At the same time other community organizations were developing in communities that were being torn by blockbusting, racial fear mongering, and financial institution redlining. Austin was one right to the west of us being organized by Tom Gaudette and Shel Trapp who were advising us in Lawndale.
I received further training and went with the Industrial Areas Foundation, first in Chicago, then Toronto, and then San Jose, which was now being run by Ed Chambers after Saul Alinsky retired and died. Ed began to promulgate a practice called "Greenlining" with which some communities, by threatening to remove deposits, were using successfully to get banks to provide lending to lower income families. (Big parenthesis here: I left the IAF after Chambers was pushing for a Greenlining strategy in San Jose which might have been a good idea, but really didn't fit the local community nor come up through a community process.)

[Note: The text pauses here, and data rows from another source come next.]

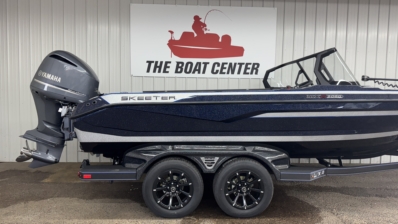 2025 SKEETER WXR2060 full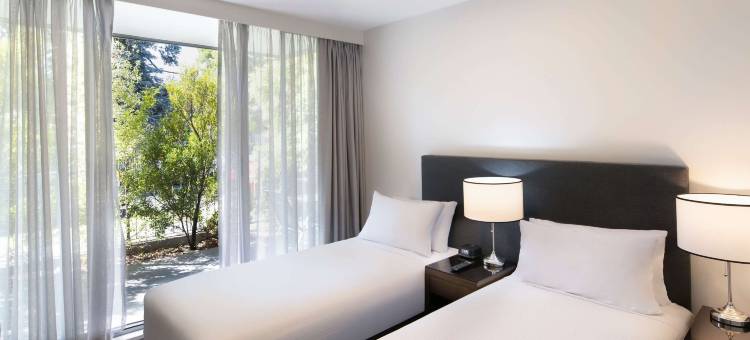 墨尔本 KEW 诗铂酒店(2025 年 1 月开业)(The Sebel Melbourne Kew)图片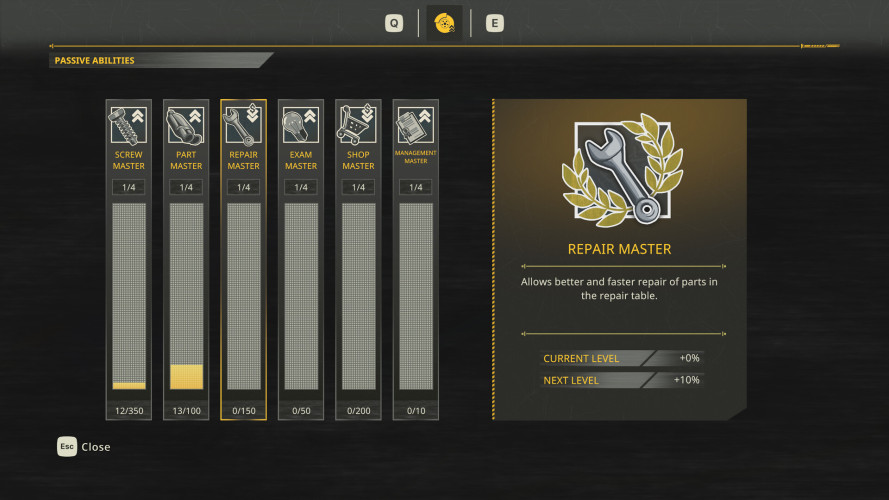 Rally Mechanic Simulator, Steam Gift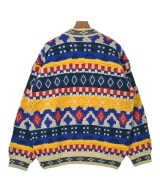 COOGI（クージー）ニット・セーター 白 サイズ:L メンズ/2200660810041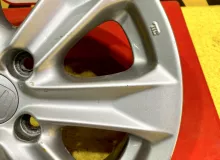Диски Honda 15 4x100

But it was Shel Trapp to whom I give most credit, along with Gale Cincotta, for taking the redlining practice and pushing it to national policy level after organizing many communities being threatened by the practice into National Peoples' Action. NPA took on HUD and got them to change regulations and Congress and got them to pass the Community Reinvestment Act to change a major structural practice that exploited poor people and caused racism. Both political parties ultimately adopted this policy and enshrined it in legislation. For awhile at least.

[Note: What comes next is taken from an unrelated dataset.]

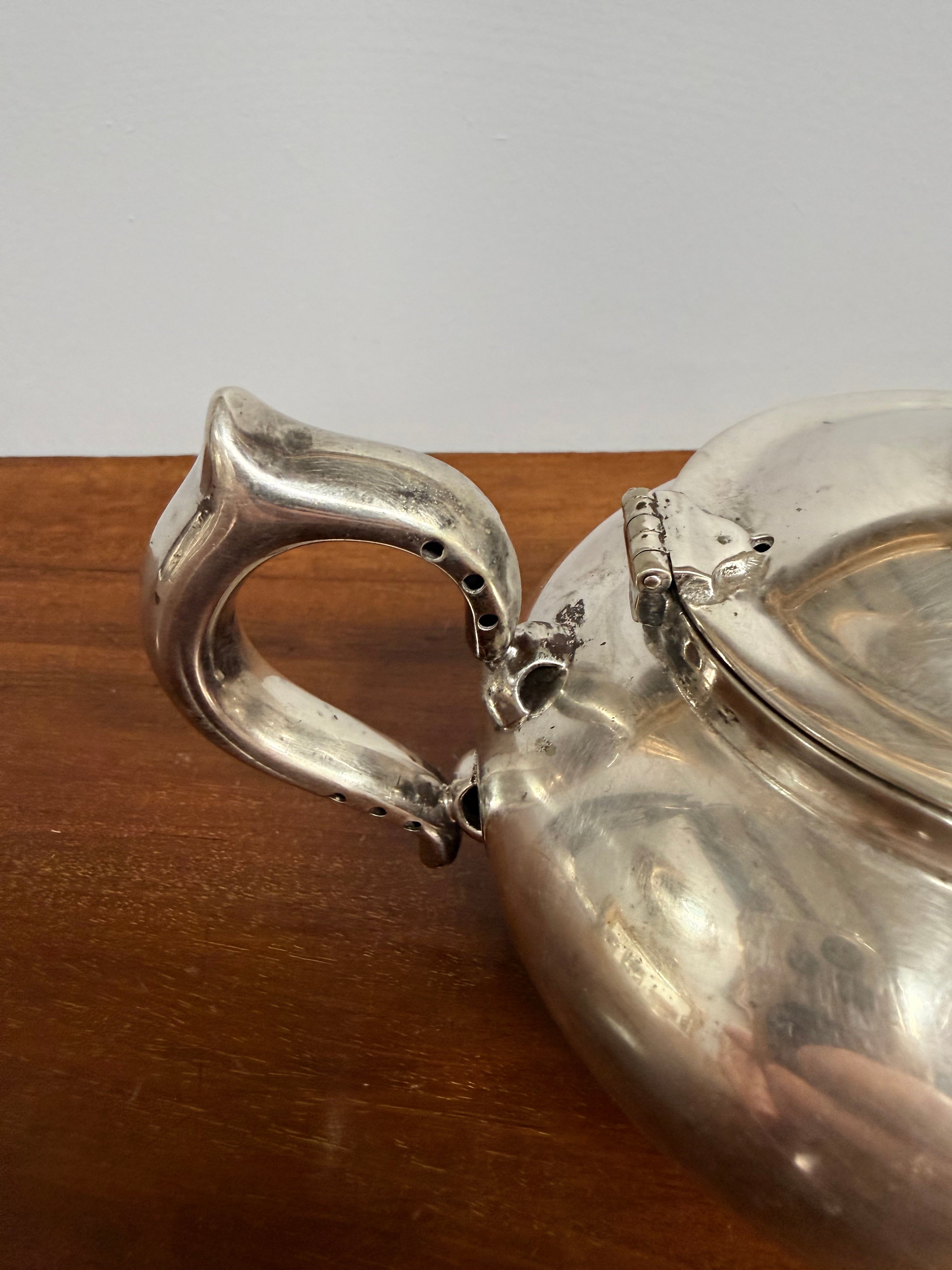 Vintage Robur Two Cup Teapot | Antique & Vintage | Moonee Ponds Antiques | Australia Wide Delivery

I tell this story to suggest a sort of revolutionary progression in community action. Of course the big banks and their practices with Wall Street remain. Taking advantage of deregulation and new financial investment tools, they were largely responsible for the recent housing bubble and the exploitation of much of the middle and lower class. So the revolution is hardly won though the Occupy Wall Street Movement has started shining a larger light on these institutions and our fast money economy again.

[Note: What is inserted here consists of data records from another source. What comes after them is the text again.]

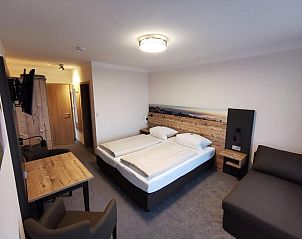 Unterkunft 11303302 - Ferienhaus Bayern - Haus Waldesruh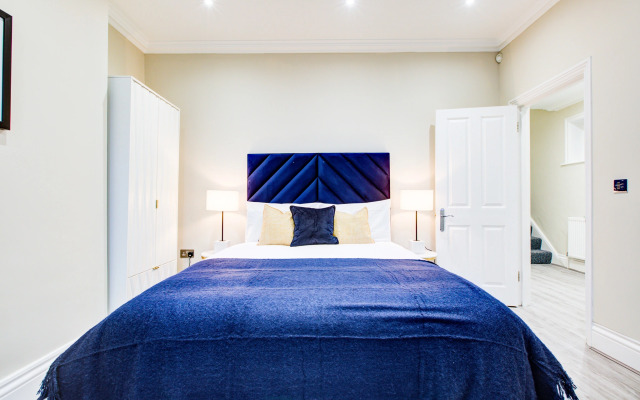 Hybrid Resi Battersea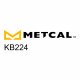 Metcal KB224. Bit Regular For G100/G200 Tool 22-24 Awg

The progression in revolutionary movement goes from a) successful local organizing and experiments to b) deeper structural analysis and broader national organizing with local constituencies and power to c) state and national policy change to d) transformation of the political economy. This requires local community power organizing, radical class and institutional analysis, broad based organizing for policy change that will lead to the transformation of political and economic institutions.
So the challenge is local: community organizing for power. But the challenge is also intellectual/spiritual: engaging people at all levels in an analysis that goes to the roots of the practice and the very values that support that practice. And it is national and transnational: pushing to a new political economic order that emerges through the community power and understanding process that can capture or create a political party for transformative change.